Tanrı ve Tanrı katındaki saf ruhlar sadece söylediğimiz sözleri değil tüm düşüncelerimizi bilirler. En mahrem olanlar dahil. Madde dünyasındaki her şeyi tüm detaylarıyla görürler. Bizi tüm halimizle, elbiselerimizin altındaki tenimizi ve hatta tüm iç organlarımız dahil görürler. Bu saf ruhların bedensiz olarak ışınsal bedenleriyle Tanrı katındayken kendiliğinden istedikleri her şeyi görüp bilmeleri doğal bir durumdur ancak onlar Tanrı gibi her an herkesi ve her şeyi izlemezler sadece görevleri gereği izlediklerini görürler. Biz bedenliler bunu bilmeyiz. Farkına da varmayız. Esasen bilsek de, farkında olsak da yapabileceğimiz bir şey yoktur. Biz tüm Evrensel Bilinç karşısında çıplağız. Bedenlenmemiş saf ruhlar karşısında çıplağız. Bizi sınarlar, takdir ederler, sevgi duyarlar, şefkat duyarlar, saygı duyarlar yada komik bulurlar, nefret ederler ve çekmek zorunda kalacaklarımız için hoşnutsuzluk duyarlar. İçleri burkulur. Evet, ama biz bunları bilmeyiz. Bilsek de zaten kaçıp saklanabileceğimiz bir yer yok.
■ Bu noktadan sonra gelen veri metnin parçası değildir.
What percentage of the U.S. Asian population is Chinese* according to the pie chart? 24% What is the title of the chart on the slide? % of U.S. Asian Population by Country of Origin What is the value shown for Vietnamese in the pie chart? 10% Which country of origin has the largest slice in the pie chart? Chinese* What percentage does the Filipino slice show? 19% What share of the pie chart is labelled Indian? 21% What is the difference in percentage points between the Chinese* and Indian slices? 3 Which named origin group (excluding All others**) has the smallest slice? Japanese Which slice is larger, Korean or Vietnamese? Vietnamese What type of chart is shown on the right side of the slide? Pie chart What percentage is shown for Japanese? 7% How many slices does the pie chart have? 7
Bedenli yaşamları sonunda saf ruh olmuş birisi, bu mertebeye kabul edilir ve orada kendi kutsal bedenini kurar. Mesih olmuştur. Yeşua Mesih'in bize gösterdiği yolda yürümüş ve başarmıştır. Yeşua’nın yolu sevgi yoludur. Tamamen sevgi olamayan ruhlar bu son mertebeye alınmaz. Tam saflaşabilenler bedensel ölümlerini takiben yükselir ve ölümsüzlüğe hak kazanırlar. Vefatlarına müteakip ışığa çekilip alınırlar. Bu ruhlar artık Tanrı ile birlikte sonsuz yaşayacaklardır. İste hakikat budur. Gerçek budur. Yaratılış amacımız budur. Bunu başaramayanlar, dünyaya tapan ama dillerinde aksini söyleyenlerdir ve sadece kendilerini kandırmaktadırlar. Son haklarında da başarılı olamayanlar ilahi adalet gereği verdikleri ıstıraplara karşın bedel ödedikten sonra yok edilirler. Bilinçleri Tanrı tarafından geri dönüşsüz olarak silinir.
Ruhunuzu kısıtlamayın. Özgür bırakın. Ruhlarınıza zayıflık, zaaf yüklemeyin. Ruhsal alemde mantık kuralları geçmez. Yaşarken bir insan ne kader manevi gerçeklere uygun olarak (sevgi, saygı, doğruluk, iyilik, hoşgörü, sükunet, erdem, sağduyu) yaşarsa her şeyin kaynağı olan Tanrıya ve dolayısıyla her şeyin merkezine o kadar yakın olur. Eğer Tanrıyı unutup dünyaya taparsanız merkezden o kadar uzaklaşır ve sonsuz karanlıklarda yok olur gidersiniz. Karanlıklar Tanrının ışığından mahrum kalmaktır. Bir alan değil bir durumdur.
Ateistler ve bağnaz dinciler ruhu ret eder ve her şeyi bu fiziksel bedenden ibaret sanır ki tüm dünyaları ve de ahiretleri bile bedensel zevk ve sefa sanılarından kuruludur. Beden aslında bir enerji dönüştürücüsüdür. Bilince (ruha) büyüyüp yükselmesi için gerekli enerjileri alınan besinlerden ve fiziksel hareketlerden dönüştürerek, elde ederek sunar. Bu nedenle bedenlerimizde sevilmeli ve özenle çok iyi bakılmalıdırlar. Ruhsal alemde bilincin (ruhun) yükselmesi için gerekli enerjiyi temin etmek mümkün değildir.